Christopher George stars as Hagan Arnold, a secret agent frozen after almost dying in a plane crash on the way home from his latest mission. Before crashing, Arnold messaged his superiors to inform them Sino Asia (an East Asian conglomerate constantly at war with the West) had a new deadly weapon. With time of the essence, a crack squad of scientists revive the agent and attempt to extract the information which has been buried deep in his subconscious.
1968 was one of the biggest years in sci-fi cinema history. Planet of the Apes shocked and enthralled audiences the world over, and Kubrick’s 2001 blew the doors off expectation of what a sci-fi film could be. While not nearly as accomplished as those films, Castle’s Project X is arguably the most ambitious, forward-thinking, daring piece of film he ever accomplished. It certainly didn’t deserve to be relegated to the B-side of a double bill with Barbarella.
One of the things that stands out is the amount of cool concepts at work. Cryogenics, false memory, artificial personalities… it’s crammed with intriguing ideas. Not least that in order to delicately retrieve Hagen’s memories, the scientists engineer a “Matrix” of the 60s (Hagen used to be a lecturer on 60s culture) in which to play out a ‘cops and robbers’ scenario they hope will help him discover the information himself. So it’s a snapshot of the 60s inside a snapshot of a future where crime and violence haven’t been seen for generations. In this way, Project X feels a lot deeper than many of Castle’s other films – it speaks to the times and does so scathingly. It’s also a nice contrast to the tongue-in-cheek spy films of the swinging 60s.

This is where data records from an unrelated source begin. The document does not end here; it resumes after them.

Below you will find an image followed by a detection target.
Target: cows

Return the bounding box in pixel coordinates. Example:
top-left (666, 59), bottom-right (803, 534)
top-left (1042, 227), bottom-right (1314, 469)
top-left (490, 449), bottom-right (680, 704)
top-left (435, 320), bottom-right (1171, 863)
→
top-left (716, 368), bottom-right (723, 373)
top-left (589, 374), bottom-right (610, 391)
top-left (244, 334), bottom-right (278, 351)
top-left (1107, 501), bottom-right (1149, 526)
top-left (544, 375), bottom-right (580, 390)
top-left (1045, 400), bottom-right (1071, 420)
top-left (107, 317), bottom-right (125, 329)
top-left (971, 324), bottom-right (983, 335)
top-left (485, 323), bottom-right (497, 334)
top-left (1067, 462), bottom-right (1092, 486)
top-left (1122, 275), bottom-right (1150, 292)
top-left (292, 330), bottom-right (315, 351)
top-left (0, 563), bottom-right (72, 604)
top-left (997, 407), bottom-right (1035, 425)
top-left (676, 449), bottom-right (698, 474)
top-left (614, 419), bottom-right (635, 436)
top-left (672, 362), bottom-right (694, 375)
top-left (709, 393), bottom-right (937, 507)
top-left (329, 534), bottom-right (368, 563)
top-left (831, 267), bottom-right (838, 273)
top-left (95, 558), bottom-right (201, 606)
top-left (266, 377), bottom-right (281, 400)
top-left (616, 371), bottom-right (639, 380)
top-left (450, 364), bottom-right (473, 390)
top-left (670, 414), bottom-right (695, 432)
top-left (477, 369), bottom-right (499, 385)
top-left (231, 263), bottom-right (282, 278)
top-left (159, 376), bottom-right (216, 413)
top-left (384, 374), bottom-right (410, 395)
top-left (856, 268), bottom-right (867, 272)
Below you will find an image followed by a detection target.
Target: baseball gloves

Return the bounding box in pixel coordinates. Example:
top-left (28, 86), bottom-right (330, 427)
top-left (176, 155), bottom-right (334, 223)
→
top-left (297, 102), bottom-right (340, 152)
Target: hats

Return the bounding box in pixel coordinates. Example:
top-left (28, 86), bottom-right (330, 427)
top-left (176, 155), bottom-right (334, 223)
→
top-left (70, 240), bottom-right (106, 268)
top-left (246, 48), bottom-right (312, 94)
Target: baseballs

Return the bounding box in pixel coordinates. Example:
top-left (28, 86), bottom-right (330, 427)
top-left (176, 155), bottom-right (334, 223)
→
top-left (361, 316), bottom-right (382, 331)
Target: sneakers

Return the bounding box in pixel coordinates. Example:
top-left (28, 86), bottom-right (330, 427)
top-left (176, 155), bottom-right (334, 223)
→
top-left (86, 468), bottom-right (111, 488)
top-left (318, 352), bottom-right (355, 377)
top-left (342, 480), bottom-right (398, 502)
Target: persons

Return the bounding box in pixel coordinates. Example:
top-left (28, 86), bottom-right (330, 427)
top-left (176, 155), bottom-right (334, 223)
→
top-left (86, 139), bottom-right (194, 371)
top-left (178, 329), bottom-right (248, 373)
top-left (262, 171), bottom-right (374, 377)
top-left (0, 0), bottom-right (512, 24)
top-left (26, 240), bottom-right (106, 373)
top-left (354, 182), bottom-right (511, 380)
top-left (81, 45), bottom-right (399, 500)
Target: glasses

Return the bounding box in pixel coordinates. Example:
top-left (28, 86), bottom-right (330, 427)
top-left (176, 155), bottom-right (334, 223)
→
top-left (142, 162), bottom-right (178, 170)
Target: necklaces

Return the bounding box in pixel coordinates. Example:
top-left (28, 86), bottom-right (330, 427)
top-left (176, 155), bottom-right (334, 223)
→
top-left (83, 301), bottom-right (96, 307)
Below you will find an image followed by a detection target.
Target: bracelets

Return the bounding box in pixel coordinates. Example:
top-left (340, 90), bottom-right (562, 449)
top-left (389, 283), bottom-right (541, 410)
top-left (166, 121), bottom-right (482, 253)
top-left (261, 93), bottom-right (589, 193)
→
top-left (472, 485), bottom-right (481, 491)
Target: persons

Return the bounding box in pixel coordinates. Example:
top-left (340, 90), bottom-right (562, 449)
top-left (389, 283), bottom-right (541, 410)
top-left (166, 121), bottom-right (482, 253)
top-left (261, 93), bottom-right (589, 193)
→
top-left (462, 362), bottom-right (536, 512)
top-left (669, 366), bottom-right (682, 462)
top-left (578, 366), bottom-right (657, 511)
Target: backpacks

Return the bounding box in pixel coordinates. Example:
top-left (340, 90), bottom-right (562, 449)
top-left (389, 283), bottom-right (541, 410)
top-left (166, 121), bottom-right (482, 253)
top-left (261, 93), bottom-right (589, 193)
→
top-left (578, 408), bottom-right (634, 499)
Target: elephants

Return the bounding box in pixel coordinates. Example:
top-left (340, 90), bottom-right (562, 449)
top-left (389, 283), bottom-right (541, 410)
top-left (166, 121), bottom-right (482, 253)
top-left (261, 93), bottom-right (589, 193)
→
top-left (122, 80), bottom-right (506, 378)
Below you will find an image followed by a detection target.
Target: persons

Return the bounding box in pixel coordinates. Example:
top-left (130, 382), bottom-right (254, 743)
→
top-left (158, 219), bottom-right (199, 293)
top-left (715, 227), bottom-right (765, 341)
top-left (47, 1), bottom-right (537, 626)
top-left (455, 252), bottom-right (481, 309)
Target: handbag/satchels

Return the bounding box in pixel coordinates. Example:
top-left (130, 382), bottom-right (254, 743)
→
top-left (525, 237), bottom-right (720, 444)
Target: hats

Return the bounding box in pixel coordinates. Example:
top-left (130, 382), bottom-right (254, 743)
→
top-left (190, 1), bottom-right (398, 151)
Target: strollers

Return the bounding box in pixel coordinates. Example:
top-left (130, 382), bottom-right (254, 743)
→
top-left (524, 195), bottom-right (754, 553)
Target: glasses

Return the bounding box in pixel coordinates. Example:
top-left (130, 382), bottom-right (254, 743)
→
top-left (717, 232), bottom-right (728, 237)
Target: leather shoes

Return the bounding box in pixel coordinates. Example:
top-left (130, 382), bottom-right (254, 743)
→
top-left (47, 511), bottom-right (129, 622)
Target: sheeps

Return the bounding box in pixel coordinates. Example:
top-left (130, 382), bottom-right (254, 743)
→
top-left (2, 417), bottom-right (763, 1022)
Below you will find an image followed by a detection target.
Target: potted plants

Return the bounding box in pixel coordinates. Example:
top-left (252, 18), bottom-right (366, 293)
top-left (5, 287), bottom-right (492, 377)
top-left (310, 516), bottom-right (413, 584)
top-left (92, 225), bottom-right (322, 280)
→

Aside from being a great sci-fi / crime caper, it’s a gorgeous cult experience. Whenever Hagen has a flashback to his ordeal in Sino Asia, the film takes a trippy turn. Psychedelics were hardly rare in the 60s, but the way in which Castle uses them to cover up the more ambitious or badly executed sci-fi landscapes is stunning. Cartoon titan Hanna-Barbera (the folks who gave us Scooby-Doo) were drafted in to create the psychedelic sequences and did a fantastic job. Luridly coloured, bizarre, trippy, extravagant, and frankly gorgeous, it’s sequences like these, along with the high-concept sci-fi, which make Project X a surprise treat from a master of the craft at the end of his life.